The violence on Monday began over a disputed new citizenship law but led to clashes between Muslims and Hindus in which hundreds were injured. Many suffered gunshot wounds, while arson, looting and stone-throwing has also taken place.
Information and Broadcasting Minister Prakash Javadekar said inflammatory speeches at the protests over the new citizenship law in the last few months and the tacit support of some opposition leaders was behind the violence. "The investigation is on," he said.
"The death count is now at 32," Delhi police spokesman Anil Mittal said, adding the "entire area is peaceful now."
A man carrying a child walks past security forces in a riot-hit area following clashes between people demonstrating for and against a new citizenship law in New Delhi, India, February 27, 2020. (Photo: Agencies)
As the wounded were brought to hospitals on Thursday, the focus shifted on the overnight transfer of Justice S. Muralidhar, the third highest judge of the Delhi High Court who was hearing a petition into the riots and had criticized government and police inaction on Wednesday.
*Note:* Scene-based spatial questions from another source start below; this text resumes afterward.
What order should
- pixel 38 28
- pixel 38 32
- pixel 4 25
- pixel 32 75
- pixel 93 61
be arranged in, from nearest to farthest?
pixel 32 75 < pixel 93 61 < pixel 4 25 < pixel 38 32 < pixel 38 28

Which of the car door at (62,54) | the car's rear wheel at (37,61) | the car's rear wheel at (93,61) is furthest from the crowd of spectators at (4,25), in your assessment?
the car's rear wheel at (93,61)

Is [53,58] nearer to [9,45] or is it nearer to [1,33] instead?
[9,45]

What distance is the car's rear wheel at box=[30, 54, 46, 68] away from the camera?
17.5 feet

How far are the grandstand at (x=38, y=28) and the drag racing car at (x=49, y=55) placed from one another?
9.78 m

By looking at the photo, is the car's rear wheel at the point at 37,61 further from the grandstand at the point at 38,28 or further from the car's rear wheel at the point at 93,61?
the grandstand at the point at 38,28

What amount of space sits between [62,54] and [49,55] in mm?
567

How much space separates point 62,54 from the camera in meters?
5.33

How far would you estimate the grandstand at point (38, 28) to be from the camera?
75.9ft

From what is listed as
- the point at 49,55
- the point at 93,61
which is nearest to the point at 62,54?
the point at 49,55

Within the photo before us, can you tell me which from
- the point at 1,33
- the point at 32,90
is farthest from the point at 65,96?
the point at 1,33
He has been transferred to the Punjab and Haryana High Court.
Law minister Ravi Shankar Prasad said the transfer was routine and had been recommended by the Supreme Court collegium earlier this month.
Police officers patrol in a riot-hit area following clashes between people demonstrating for and against a new citizenship law in New Delhi, India, February 27, 2020. (Photo: Agencies)
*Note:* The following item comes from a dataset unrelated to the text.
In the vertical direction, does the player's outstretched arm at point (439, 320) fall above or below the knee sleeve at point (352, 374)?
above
Opposition Congress party leader Manish Tiwari said every lawyer and judge in India should strongly protest what he called a crude attempt to intimidate the judiciary.
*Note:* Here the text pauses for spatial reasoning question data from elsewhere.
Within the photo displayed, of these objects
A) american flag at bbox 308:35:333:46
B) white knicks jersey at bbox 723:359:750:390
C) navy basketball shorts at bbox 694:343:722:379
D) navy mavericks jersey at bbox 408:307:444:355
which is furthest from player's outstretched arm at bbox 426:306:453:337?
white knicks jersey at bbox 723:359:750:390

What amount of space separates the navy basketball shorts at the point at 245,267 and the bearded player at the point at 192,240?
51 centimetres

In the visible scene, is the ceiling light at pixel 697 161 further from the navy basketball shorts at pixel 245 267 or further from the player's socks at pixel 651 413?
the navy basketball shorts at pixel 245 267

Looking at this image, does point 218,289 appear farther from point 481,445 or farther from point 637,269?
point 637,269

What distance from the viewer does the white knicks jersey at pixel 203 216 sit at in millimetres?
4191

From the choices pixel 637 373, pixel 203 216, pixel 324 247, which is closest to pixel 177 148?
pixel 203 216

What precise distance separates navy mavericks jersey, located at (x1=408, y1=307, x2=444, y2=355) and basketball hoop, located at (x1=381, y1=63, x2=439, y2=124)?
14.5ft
At the heart of the unrest is a citizenship law which makes it easier for non-Muslims from some neighboring Muslim-dominated countries to gain Indian citizenship.
UN human rights chief Michelle Bachelet said the new law adopted last December is of "great concern" and she was worried by reports of police inaction in the face of assaults against Muslims by other groups.
"I appeal to all political leaders to prevent violence," Bachelet said in a speech to the UN Human Rights Council in Geneva.
Critics say the law is biased against Muslims and undermines India's secular constitution.
Prime Minister Narendra Modi's Hindu nationalist Bharatiya Janata Party has denied having any prejudice against India's 180 million Muslims, saying that law is required to help persecuted minorities.
New Delhi has been the epicenter for protests against the new law, with students and large sections of the Muslim community leading the protests.